===== Brano proposto

Arrestato Genny ‘a carogna. La madre di Ciro Esposito s’indigna: che vogliono ancora da noi?
Pluripregiudicato. Capobranco. Istigatore di faziosi violenti, e non di veri tifosi. Fomentatore degli istinti primordiali ed estraneo alla societa civica. Anarchico. E’ un fiume (d’indignazione) in piena il gip della Capitale Rosaria Monaco nella sua ordinanza di venti pagine con la quale dispone gli arresti domiciliari per Genny ‘a carogna, ovvero Gennaro De Tommaso, il capo ultras che il 3 maggio scorso a Roma, dopo gli incidenti che avevano portato al mortale ferimento del tifoso Ciro Esposito, condizionò la partita di Coppa Italia Napoli-Fiorentina allo Stadio Olimpico rifiutando il colloquio con le autorità e, invece, contrattando con il capitano della squadra partenopea, Marek Hamsik, l’inizio del match.
Insieme a Genny De Tommaso, considerato il vero leader della curva partenopea, il gip ha disposto l’obbligo di firma per altri 4 ultras, Massimiliano Mantice, 44 anni, leader della Curva B, Mauro Alfieri, Salvatore Lopresti e Genny Filacchione, mail provvedimento del gip contro i cinque ha provocato un mezzo terremoto fra i tifosi e l’indignazione della madre di Ciro Esposito, Antonella Leardi, che proprio Genny soccorse, in via di Tor di Quinto.

==========

> **Obiettivi**
**1.** Ricopia dal brano il passo che parte dalle parole "Arrestato Genny ‘a" e si chiude dopo "l’inizio del match.".
**2.** Elenca gli ultras per i quali, secondo il brano, il gip ha disposto l'obbligo di firma.
**3.** Rispondi alle domande sul brano:
(a) Di quante pagine è l'ordinanza del gip?
(b) Con chi contrattò Genny De Tommaso l'inizio della partita?
(c) Come si chiama la madre di Ciro Esposito?
Il materiale riportato più avanti non ha relazione con il brano.

===== Dati forniti

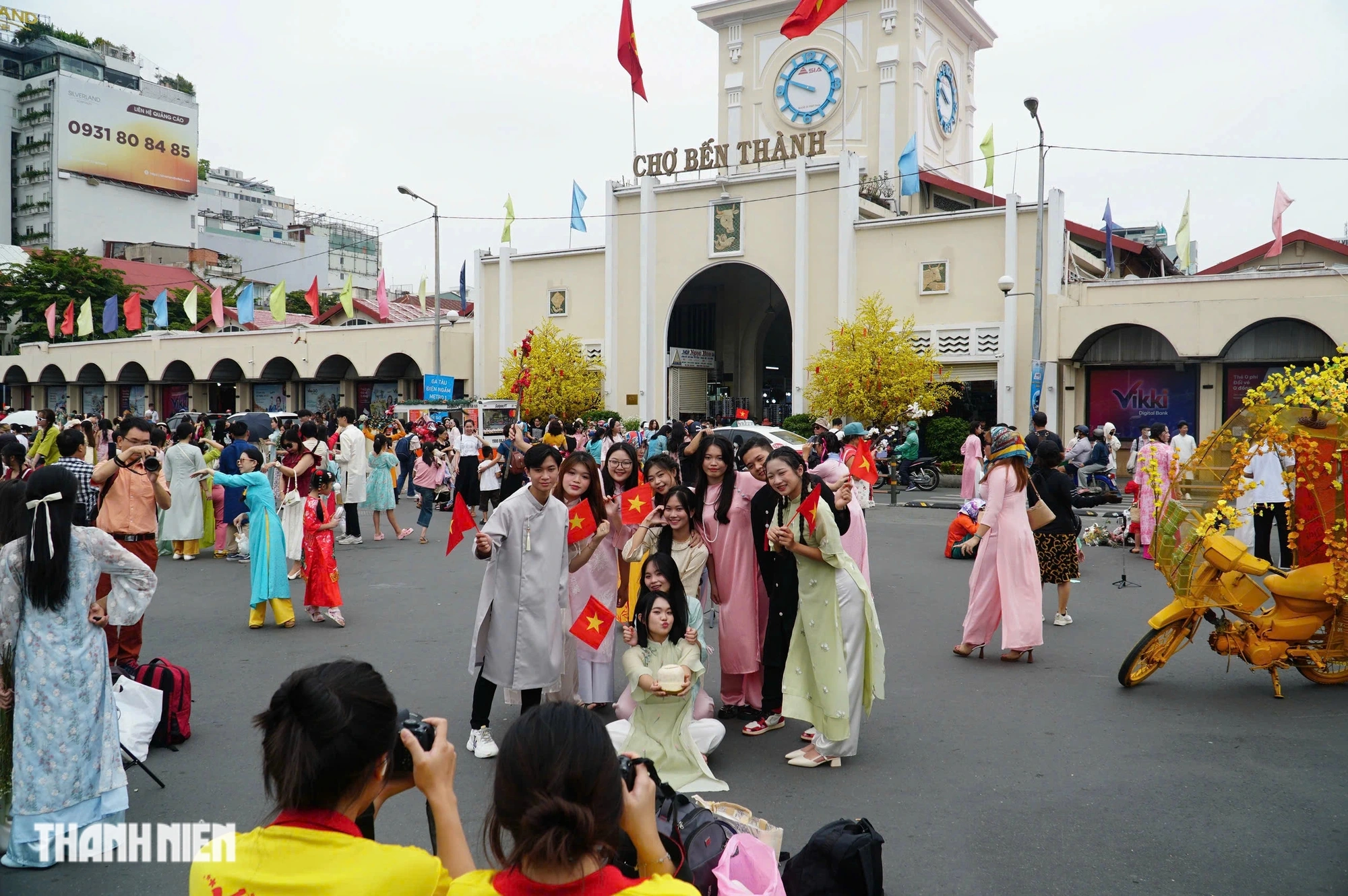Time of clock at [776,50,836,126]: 9:48
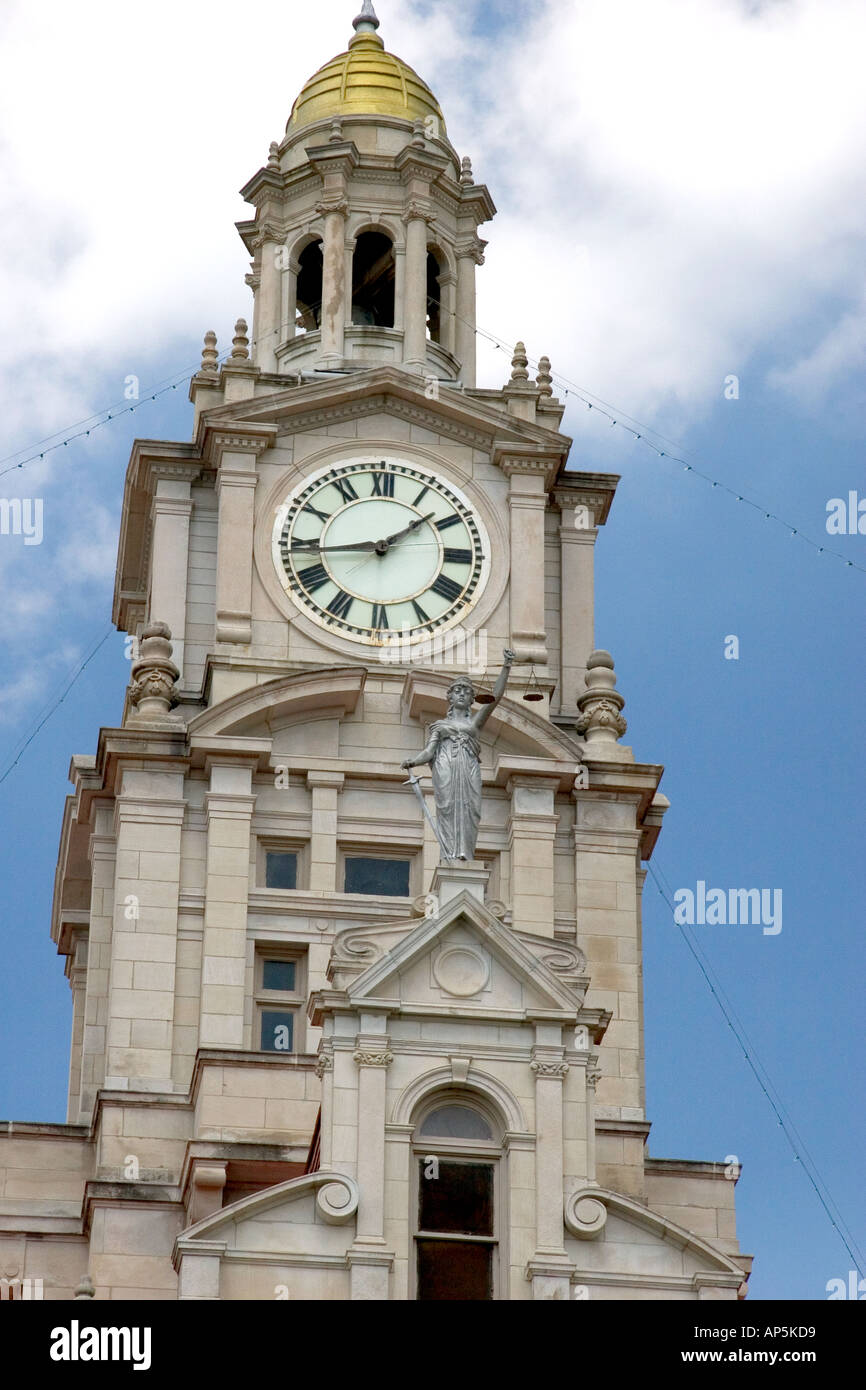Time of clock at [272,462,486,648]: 1:43
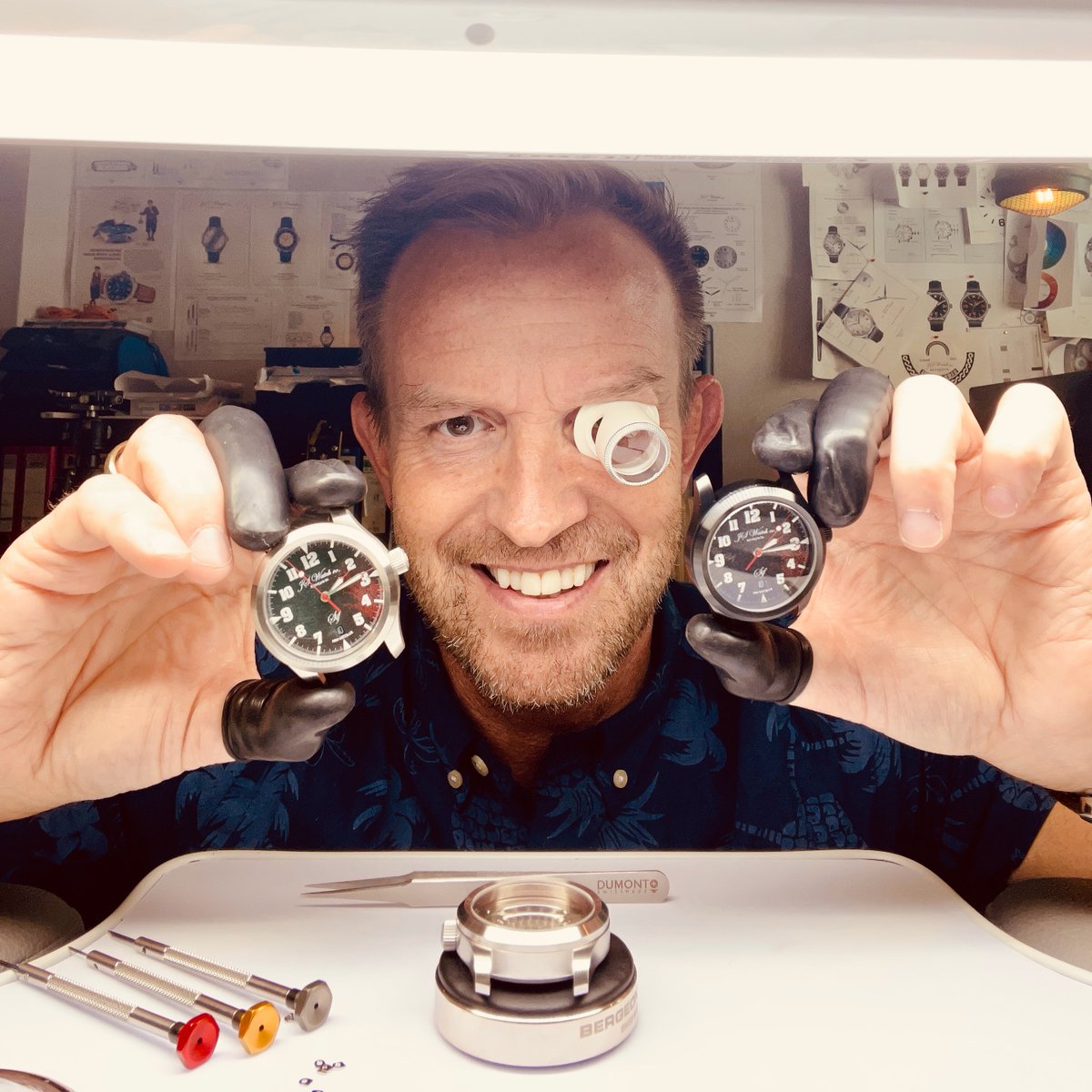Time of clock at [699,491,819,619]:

==========

> **Soluzioni**
**1.**
Arrestato Genny ‘a carogna. La madre di Ciro Esposito s’indigna: che vogliono ancora da noi?
Pluripregiudicato. Capobranco. Istigatore di faziosi violenti, e non di veri tifosi. Fomentatore degli istinti primordiali ed estraneo alla societa civica. Anarchico. E’ un fiume (d’indignazione) in piena il gip della Capitale Rosaria Monaco nella sua ordinanza di venti pagine con la quale dispone gli arresti domiciliari per Genny ‘a carogna, ovvero Gennaro De Tommaso, il capo ultras che il 3 maggio scorso a Roma, dopo gli incidenti che avevano portato al mortale ferimento del tifoso Ciro Esposito, condizionò la partita di Coppa Italia Napoli-Fiorentina allo Stadio Olimpico rifiutando il colloquio con le autorità e, invece, contrattando con il capitano della squadra partenopea, Marek Hamsik, l’inizio del match.

**2.**
Massimiliano Mantice
Mauro Alfieri
Salvatore Lopresti
Genny Filacchione

**3.**
(a) Venti pagine.
(b) Con Marek Hamsik, capitano della squadra partenopea.
(c) Antonella Leardi.